Baptiste’s Dancehall series (1993 – ongoing) captures London’s dancehall culture of bling hairstyles, bold patterns and neon colours, and the Butterfly and Bogle dance moves. One celebrated portrait, Pinky (2001), has the eponymous subject in her Brixton living room, dressed and surrounded by furniture and décor in her favourite colour: pink. Pinky’s home is an extension of her identity, and her presence as a middle-aged dancehall queen challenges clichéd portrayals of dancehall as forever-young, sexualised bodies.
Baptiste photographed rapper Jay-Z in London when his debut album Reasonable Doubt was released in 1996. In contrast with his public image, she found him reserved and almost shy. Superimposing negatives in the darkroom, Baptiste created a double image that embodied Jay-Z’s celebrity persona and the softer presence she observed. Whereas with a young Nas, Baptiste had only twenty minutes in a kitchen to shoot the rapper. Improvising, she overlaid negatives of the translucent floor tiles with his profile in the darkroom. This was inspired by the visual layering of Nas’s debut album Illmatic (1994), that went beyond documentary social realist imagery of urban deprivation.
As an insider, Baptiste knew many of her photographic subjects personally, raving and socialising in the same spaces. But with an outsider observer’s gaze, Baptiste attempts to go beyond stereotypical representations of those social spaces by placing Black British youth culture in a broader Black Atlantic diaspora. The British singer and rapper Ms Dynamite is photographed for the brand Nike in a Harlesden hair shop. Brixton Boyz (2001) emerged from a similar impulse, with two young men photographed passing each other on Brixton High Street.
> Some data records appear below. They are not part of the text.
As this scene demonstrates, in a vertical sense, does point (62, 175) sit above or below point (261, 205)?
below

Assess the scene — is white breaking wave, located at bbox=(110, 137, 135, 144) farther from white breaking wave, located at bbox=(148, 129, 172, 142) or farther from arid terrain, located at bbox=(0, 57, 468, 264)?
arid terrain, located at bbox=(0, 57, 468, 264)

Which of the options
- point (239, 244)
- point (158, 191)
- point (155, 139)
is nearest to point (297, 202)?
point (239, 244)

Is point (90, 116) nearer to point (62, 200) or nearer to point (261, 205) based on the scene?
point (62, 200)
For British-Nigerian designer Walé Adeyemi (MBE), Baptiste’s former secondary school playground at Alperton Community School, (amongst other urban settings), resonated with his brand and its tagline: ‘Somewhere between the kerb and the boutique’.
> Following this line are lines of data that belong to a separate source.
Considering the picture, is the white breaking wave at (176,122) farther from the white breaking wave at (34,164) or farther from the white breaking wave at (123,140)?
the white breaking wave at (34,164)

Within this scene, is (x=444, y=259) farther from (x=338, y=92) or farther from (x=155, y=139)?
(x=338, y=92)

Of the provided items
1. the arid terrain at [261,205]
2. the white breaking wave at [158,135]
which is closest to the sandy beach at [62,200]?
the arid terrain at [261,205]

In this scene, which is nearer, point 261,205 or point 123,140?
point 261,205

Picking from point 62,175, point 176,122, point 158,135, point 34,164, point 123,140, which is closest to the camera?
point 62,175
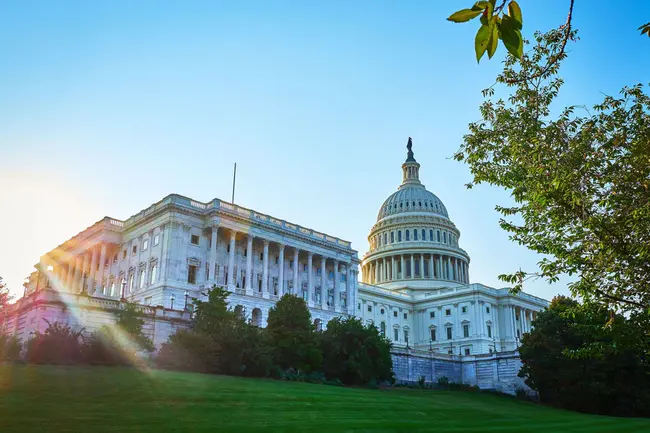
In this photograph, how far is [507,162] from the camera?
938 inches

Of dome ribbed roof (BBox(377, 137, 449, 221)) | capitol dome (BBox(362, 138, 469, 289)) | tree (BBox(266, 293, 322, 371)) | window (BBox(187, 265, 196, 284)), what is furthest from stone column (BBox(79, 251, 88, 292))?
dome ribbed roof (BBox(377, 137, 449, 221))

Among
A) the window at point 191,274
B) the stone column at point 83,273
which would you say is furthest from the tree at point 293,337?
the stone column at point 83,273

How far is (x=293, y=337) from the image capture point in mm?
50438

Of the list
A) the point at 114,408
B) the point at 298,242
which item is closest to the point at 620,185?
the point at 114,408

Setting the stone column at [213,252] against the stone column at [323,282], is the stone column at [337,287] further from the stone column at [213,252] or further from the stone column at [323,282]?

For the portraits of the musicians Estelle and Ty, Baptiste directed them to play out the humour and flirtation of a late-night encounter in a club, similar to the intimate pleasure of a young female posse on a night out on the town. In the Black Chains of Icon series (1994), created for her final year at university, Baptiste has the portrait of a young Black woman’s stomach – her belly button pierced and framed by hair extensions – juxtaposed with a quote from Diana Ross’s memoir Secrets of a Sparrow: ‘I gaze at myself and see my womanhood from the inside out.’ Carol Tulloch’s idea – ‘style-fashion-dress’ – is not simply what is worn, but how it is worn. Accessories and adornment – piercings, signet rings, or hairstyle patterning – empower a sense of self, as they did for women of the Windrush generation arriving in Britain wearing church hats and white gloves, holding handbags that matched their shoes.
In the final room, Baptiste’s Revolutions @ 33 1/3 rpm series (1998-99) features eleven London hip-hop DJs photographed in home settings, creating mixtapes listened to on headphones. The mise-en-scène is enhanced by columns of cassette tapes with handwritten labels housed in a fireplace, alongside two iconic Technics turntables. DJ Misbehavior, the only female in the series, is photographed with her record box on the bridge towards Subterania, a popular 1990s club in Portobello where hip-hop artists performed. With work in the V&A collection – including the first portrait of British hip-hop artist Roots Manuva – and in the National Portrait Gallery archive, Baptiste is one of the few female photographers documenting black British music culture. Her exhibition Rhythm & Roots is a beacon for emerging women image makers.